[Spatial questions tied to pictures]
● ● ● ●

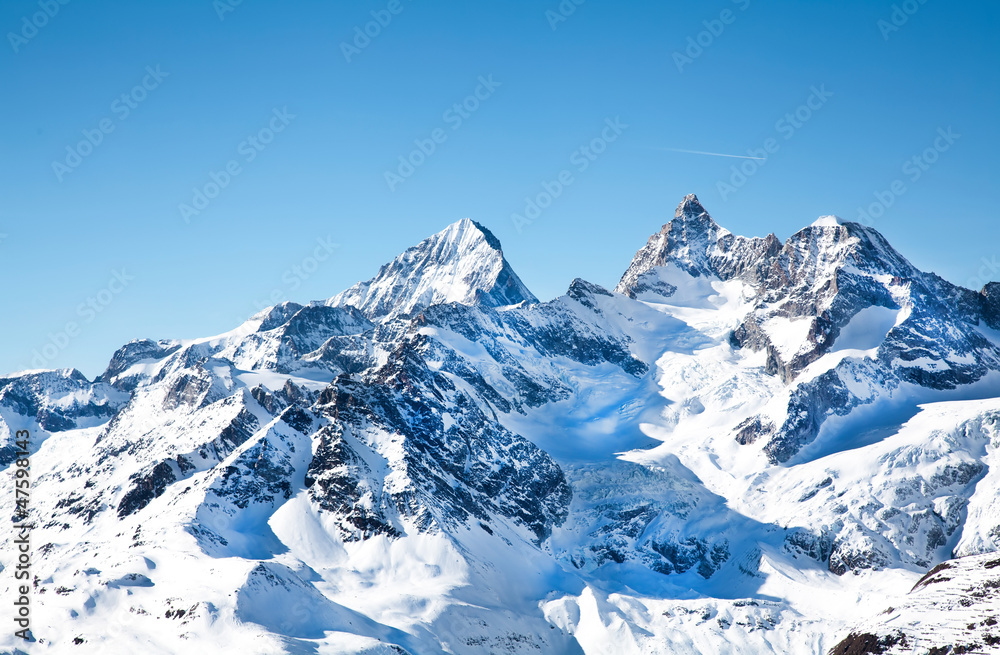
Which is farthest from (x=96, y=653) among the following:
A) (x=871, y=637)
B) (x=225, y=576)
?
(x=871, y=637)

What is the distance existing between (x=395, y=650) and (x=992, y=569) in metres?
115

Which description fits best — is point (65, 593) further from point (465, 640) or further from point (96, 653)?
point (465, 640)

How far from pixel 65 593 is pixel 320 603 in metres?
48.3

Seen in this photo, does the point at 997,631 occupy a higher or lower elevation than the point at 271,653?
higher

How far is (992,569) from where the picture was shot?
9544 cm

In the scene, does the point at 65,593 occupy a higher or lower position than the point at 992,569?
lower

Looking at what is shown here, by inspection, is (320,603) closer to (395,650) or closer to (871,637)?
(395,650)

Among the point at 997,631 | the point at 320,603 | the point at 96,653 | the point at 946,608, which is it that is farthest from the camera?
the point at 320,603

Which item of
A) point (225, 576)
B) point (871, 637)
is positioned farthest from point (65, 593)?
point (871, 637)

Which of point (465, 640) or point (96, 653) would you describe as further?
point (465, 640)

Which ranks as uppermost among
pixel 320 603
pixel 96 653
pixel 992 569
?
pixel 992 569

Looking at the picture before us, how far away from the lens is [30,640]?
174750mm

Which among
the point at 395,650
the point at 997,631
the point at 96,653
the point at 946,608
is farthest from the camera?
the point at 395,650

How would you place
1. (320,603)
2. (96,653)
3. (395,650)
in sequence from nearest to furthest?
(96,653)
(395,650)
(320,603)
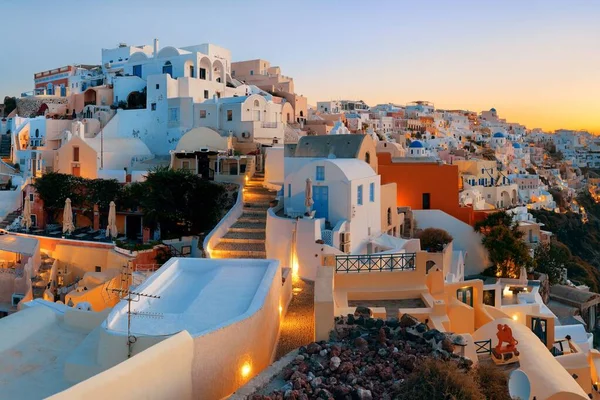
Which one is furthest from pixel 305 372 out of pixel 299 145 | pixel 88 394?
pixel 299 145

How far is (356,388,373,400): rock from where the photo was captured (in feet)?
19.6

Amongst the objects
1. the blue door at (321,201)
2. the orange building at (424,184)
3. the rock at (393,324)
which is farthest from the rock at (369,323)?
the orange building at (424,184)

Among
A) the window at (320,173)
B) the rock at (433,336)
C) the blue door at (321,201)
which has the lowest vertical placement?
the rock at (433,336)

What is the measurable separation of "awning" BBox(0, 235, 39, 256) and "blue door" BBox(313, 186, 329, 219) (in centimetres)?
1192

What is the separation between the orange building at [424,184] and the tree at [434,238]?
2607 millimetres

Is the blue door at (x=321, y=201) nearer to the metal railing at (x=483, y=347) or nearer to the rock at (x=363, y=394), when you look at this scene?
the metal railing at (x=483, y=347)

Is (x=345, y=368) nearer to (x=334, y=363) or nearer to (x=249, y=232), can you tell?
(x=334, y=363)

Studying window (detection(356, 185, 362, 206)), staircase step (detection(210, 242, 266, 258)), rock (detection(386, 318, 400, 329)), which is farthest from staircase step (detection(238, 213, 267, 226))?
rock (detection(386, 318, 400, 329))

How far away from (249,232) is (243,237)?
1.74ft

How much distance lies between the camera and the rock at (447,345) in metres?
7.09

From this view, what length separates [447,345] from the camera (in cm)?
714

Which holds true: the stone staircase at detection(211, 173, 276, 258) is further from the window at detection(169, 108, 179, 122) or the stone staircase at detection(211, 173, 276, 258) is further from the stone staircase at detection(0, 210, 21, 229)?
the stone staircase at detection(0, 210, 21, 229)

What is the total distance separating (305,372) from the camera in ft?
22.0

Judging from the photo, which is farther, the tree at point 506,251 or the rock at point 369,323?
the tree at point 506,251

● ● ● ●

* WHAT THIS TASK INVOLVES *
Copy word for word the lines of the items, starting with the line that contains "How far away from (249,232) is (243,237)?" and going on through the last line of the items.

* EXERCISE ANSWER *
How far away from (249,232) is (243,237)?
1.74ft

How much distance lies between the camera and the rock at (447,345) in metres?
7.09

From this view, what length separates [447,345] from the camera (in cm)?
714

Which holds true: the stone staircase at detection(211, 173, 276, 258) is further from the window at detection(169, 108, 179, 122) or the stone staircase at detection(211, 173, 276, 258) is further from the stone staircase at detection(0, 210, 21, 229)?
the stone staircase at detection(0, 210, 21, 229)

What is the total distance separating (305,372) from the camera in ft?
22.0

Judging from the photo, which is farther, the tree at point 506,251 or the rock at point 369,323?
the tree at point 506,251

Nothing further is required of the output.